Provide public package / determine public use cases

anaconda-graveyard / conda-concourse-ci

Conda-driven Concourse CI for package building

BSD 3-Clause "New" or "Revised" License

13 stars 29 forks source link

Provide public package / determine public use cases #71

Open msarahan opened 6 years ago

msarahan commented 6 years ago

As mentioned at https://github.com/conda-forge/staged-recipes/pull/5274#discussion_r171128023, c3i is not really meant to be an internal project. It has been that way, but if it's useful, we'd like to make it available for external use.

However, in order to do so, we need to get an idea of what exactly people want to do. Because Conda has lacked a well-specified API, it has been bitten badly in the past by external projects reaching into its internals. This has resulted in a lot of community churn when implementation details in conda change.

This issue is intended to collect user stories and use cases for the initial public offering of c3i, which will guide the public-facing API.

isuruf commented 6 years ago

conda-forge's use case is to build a set of recipes in a folder with inter-dependencies.
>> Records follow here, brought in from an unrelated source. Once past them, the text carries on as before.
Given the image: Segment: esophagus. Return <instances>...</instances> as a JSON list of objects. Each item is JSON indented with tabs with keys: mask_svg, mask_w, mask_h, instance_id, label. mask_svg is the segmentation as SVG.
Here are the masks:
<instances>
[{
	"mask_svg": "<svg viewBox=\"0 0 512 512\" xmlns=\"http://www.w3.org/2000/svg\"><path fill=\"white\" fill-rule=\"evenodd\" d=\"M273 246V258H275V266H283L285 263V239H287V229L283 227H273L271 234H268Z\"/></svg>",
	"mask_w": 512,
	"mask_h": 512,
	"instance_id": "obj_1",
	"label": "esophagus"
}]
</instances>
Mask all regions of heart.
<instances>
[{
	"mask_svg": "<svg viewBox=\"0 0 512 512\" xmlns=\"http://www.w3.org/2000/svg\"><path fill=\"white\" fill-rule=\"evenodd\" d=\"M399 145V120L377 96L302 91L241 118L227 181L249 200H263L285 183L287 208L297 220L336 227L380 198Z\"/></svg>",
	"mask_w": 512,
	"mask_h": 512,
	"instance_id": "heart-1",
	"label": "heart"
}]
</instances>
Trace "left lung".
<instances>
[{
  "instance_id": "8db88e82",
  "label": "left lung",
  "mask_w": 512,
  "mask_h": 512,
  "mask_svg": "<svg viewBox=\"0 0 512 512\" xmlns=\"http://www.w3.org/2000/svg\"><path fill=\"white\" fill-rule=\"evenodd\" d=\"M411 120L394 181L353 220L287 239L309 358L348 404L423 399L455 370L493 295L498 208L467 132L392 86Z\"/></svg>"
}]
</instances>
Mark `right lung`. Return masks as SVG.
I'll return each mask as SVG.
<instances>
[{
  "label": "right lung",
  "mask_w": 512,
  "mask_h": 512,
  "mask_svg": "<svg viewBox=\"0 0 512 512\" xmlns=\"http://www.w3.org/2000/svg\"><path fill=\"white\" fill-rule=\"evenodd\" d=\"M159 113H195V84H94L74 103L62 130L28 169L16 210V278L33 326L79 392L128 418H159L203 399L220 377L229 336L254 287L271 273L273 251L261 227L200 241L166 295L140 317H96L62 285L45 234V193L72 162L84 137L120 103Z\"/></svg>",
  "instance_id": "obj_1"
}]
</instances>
I can get the graph of dependencies from construct_graph, sort it topologically and build them in order.

G = construct_graph(recipes_dir, worker=worker, run='build', conda_resolve=conda_resolve,
                        folders=folders, config=config, finalize=True)
order = list(nx.topological_sort(G))
order.reverse()
for node in order:
    conda_build.api.build(G.node[node]['meta'])

msarahan commented 6 years ago

Public functionality:

given a list of folder names, a platform, and possibly a conda_build_config.yaml file, render recipes in provided folders, and build a directed graph of metadata objects
collapse the graph of metadata objects so that each output gets collapsed into a node representing its parent. The fundamental build target is the folder, so this is what gets fed to future build commands, rather than the metadata object for the output.
Detect changed folders within some collection of recipe folders or subfolders

(Probably) internal functionality:

output concourse plans for job execution
upload & interface with concourse server for job management

msarahan commented 6 years ago

@isuruf, great. That's basically my first 2 entries. You guys haven't run into the need to collapse outputs into their parent node, but as more recipes use multiple outputs (and as you merge our recipes back into CF), this will be necessary.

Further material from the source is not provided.